_Dataset content:_
══════

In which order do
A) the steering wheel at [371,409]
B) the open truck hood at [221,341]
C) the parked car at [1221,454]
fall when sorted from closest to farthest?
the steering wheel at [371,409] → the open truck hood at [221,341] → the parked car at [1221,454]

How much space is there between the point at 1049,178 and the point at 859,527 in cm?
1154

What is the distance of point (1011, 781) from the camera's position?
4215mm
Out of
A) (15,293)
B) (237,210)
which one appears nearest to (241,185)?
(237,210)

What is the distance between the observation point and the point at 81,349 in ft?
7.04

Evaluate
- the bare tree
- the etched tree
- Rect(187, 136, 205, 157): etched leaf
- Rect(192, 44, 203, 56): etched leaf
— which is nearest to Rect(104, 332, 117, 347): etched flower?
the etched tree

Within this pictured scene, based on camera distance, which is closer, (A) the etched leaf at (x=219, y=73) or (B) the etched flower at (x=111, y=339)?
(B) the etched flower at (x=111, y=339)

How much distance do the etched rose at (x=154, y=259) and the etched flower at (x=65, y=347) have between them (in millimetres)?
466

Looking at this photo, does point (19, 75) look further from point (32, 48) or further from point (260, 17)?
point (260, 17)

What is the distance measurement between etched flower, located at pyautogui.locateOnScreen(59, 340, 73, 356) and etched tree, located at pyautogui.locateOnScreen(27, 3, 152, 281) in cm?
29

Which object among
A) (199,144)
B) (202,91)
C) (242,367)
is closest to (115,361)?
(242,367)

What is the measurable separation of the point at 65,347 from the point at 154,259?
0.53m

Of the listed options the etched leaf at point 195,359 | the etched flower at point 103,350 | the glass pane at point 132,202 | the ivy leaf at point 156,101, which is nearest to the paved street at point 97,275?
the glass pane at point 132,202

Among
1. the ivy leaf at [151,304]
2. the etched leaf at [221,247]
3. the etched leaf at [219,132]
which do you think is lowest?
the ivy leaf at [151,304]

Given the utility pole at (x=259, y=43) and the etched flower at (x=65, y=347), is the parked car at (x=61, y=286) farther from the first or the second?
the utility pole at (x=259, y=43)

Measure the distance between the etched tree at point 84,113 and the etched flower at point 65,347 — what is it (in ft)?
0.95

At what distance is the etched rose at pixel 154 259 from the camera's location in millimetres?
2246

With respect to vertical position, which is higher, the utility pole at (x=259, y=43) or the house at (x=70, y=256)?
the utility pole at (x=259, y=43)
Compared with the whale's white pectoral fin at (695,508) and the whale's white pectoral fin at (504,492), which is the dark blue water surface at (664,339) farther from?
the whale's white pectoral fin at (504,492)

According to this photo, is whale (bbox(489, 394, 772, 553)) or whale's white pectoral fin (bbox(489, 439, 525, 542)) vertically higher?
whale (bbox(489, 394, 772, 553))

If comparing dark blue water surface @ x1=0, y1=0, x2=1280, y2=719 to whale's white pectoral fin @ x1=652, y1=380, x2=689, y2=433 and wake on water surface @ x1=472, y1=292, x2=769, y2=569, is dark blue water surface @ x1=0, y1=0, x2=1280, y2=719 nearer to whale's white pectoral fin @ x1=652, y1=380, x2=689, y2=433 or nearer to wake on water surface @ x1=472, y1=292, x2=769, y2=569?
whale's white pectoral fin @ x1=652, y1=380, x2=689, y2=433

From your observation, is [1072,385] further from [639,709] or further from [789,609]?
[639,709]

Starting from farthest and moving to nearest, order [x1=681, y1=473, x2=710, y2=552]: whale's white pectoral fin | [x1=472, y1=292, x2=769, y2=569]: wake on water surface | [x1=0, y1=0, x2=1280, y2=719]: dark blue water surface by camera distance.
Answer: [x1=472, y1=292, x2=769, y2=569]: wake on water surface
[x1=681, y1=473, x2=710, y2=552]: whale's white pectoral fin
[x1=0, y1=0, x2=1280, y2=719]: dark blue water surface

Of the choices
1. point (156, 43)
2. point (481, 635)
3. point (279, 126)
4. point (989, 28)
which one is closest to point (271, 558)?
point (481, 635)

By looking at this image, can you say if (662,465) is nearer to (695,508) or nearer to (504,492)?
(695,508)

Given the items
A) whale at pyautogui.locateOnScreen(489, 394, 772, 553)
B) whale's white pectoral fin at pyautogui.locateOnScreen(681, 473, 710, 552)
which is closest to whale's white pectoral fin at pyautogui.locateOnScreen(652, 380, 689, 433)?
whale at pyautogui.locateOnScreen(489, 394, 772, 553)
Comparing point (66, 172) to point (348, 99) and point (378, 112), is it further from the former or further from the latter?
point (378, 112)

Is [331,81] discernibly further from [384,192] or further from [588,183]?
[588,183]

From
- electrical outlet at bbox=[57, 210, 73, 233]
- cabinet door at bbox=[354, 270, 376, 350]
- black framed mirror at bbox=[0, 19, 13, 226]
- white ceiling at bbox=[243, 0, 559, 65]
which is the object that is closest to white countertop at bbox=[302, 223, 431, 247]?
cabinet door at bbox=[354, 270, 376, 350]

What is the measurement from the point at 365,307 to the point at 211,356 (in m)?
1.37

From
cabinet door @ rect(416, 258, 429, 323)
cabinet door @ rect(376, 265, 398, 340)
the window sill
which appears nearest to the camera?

══════

Copy out all of the material above word for word, line by line, without changing anything.

In which order do
A) the steering wheel at [371,409]
B) the open truck hood at [221,341]
C) the parked car at [1221,454]
fall when sorted from closest to farthest?
the steering wheel at [371,409] → the open truck hood at [221,341] → the parked car at [1221,454]

How much space is there between the point at 1049,178 and the point at 859,527 in cm?
1154

What is the distance of point (1011, 781) from the camera's position?
4215mm
Out of
A) (15,293)
B) (237,210)
which one appears nearest to (241,185)?
(237,210)

What is the distance between the observation point and the point at 81,349 in ft?
7.04

Evaluate
- the bare tree
- the etched tree
- Rect(187, 136, 205, 157): etched leaf
- Rect(192, 44, 203, 56): etched leaf
— which is nearest to Rect(104, 332, 117, 347): etched flower?
the etched tree

Within this pictured scene, based on camera distance, which is closer, (A) the etched leaf at (x=219, y=73) or (B) the etched flower at (x=111, y=339)?
(B) the etched flower at (x=111, y=339)

How much distance do the etched rose at (x=154, y=259) and the etched flower at (x=65, y=347) have between them (in millimetres)?
466

Looking at this photo, does point (19, 75) look further from point (32, 48) or further from point (260, 17)?
point (260, 17)

What is the distance measurement between etched flower, located at pyautogui.locateOnScreen(59, 340, 73, 356) and etched tree, located at pyautogui.locateOnScreen(27, 3, 152, 281) in cm?
29

Which object among
A) (199,144)
B) (202,91)
C) (242,367)
is closest to (115,361)?
(242,367)

What is the measurable separation of the point at 65,347 from the point at 154,259?
0.53m

Of the listed options the etched leaf at point 195,359 | the etched flower at point 103,350 | the glass pane at point 132,202 | the ivy leaf at point 156,101, which is nearest to the paved street at point 97,275?
the glass pane at point 132,202

Among
1. the ivy leaf at [151,304]
2. the etched leaf at [221,247]
3. the etched leaf at [219,132]
which do you think is lowest?
the ivy leaf at [151,304]

Given the utility pole at (x=259, y=43) and the etched flower at (x=65, y=347), is the parked car at (x=61, y=286) farther from the first or the second?
the utility pole at (x=259, y=43)

Measure the distance between the etched tree at point 84,113 and the etched flower at point 65,347 — what is it (in ft)?
0.95

At what distance is the etched rose at pixel 154 259 from the camera's location in millimetres?
2246

With respect to vertical position, which is higher, the utility pole at (x=259, y=43) or the house at (x=70, y=256)?
the utility pole at (x=259, y=43)
Compared with the whale's white pectoral fin at (695,508) and the whale's white pectoral fin at (504,492), which is the dark blue water surface at (664,339) farther from?
the whale's white pectoral fin at (504,492)

According to this photo, is whale (bbox(489, 394, 772, 553)) or whale's white pectoral fin (bbox(489, 439, 525, 542)) vertically higher?
whale (bbox(489, 394, 772, 553))

If comparing dark blue water surface @ x1=0, y1=0, x2=1280, y2=719 to whale's white pectoral fin @ x1=652, y1=380, x2=689, y2=433 and wake on water surface @ x1=472, y1=292, x2=769, y2=569, is dark blue water surface @ x1=0, y1=0, x2=1280, y2=719 nearer to whale's white pectoral fin @ x1=652, y1=380, x2=689, y2=433 or nearer to wake on water surface @ x1=472, y1=292, x2=769, y2=569?
whale's white pectoral fin @ x1=652, y1=380, x2=689, y2=433

From your observation, is [1072,385] further from [639,709] or further from [789,609]?
[639,709]

Starting from farthest and moving to nearest, order [x1=681, y1=473, x2=710, y2=552]: whale's white pectoral fin | [x1=472, y1=292, x2=769, y2=569]: wake on water surface | [x1=0, y1=0, x2=1280, y2=719]: dark blue water surface by camera distance.
Answer: [x1=472, y1=292, x2=769, y2=569]: wake on water surface
[x1=681, y1=473, x2=710, y2=552]: whale's white pectoral fin
[x1=0, y1=0, x2=1280, y2=719]: dark blue water surface

Of the choices
1. point (156, 43)
2. point (481, 635)
3. point (279, 126)
4. point (989, 28)
which one is closest to point (271, 558)?
point (481, 635)

By looking at this image, can you say if (662,465) is nearer to (695,508) or nearer to (504,492)?
(695,508)

Given the items
A) whale at pyautogui.locateOnScreen(489, 394, 772, 553)
B) whale's white pectoral fin at pyautogui.locateOnScreen(681, 473, 710, 552)
which is closest to whale's white pectoral fin at pyautogui.locateOnScreen(652, 380, 689, 433)?
whale at pyautogui.locateOnScreen(489, 394, 772, 553)
Comparing point (66, 172) to point (348, 99) and point (378, 112), is it further from the former or further from the latter?
point (378, 112)

Is [331,81] discernibly further from [384,192] or further from [588,183]?
[588,183]

From
- electrical outlet at bbox=[57, 210, 73, 233]
- cabinet door at bbox=[354, 270, 376, 350]
- black framed mirror at bbox=[0, 19, 13, 226]
- white ceiling at bbox=[243, 0, 559, 65]
which is the object that is closest to white countertop at bbox=[302, 223, 431, 247]?
cabinet door at bbox=[354, 270, 376, 350]

What is the measurement from the point at 365,307 to the point at 211,356 (in m)?
1.37

From
cabinet door @ rect(416, 258, 429, 323)
cabinet door @ rect(376, 265, 398, 340)
the window sill
which appears nearest to the camera?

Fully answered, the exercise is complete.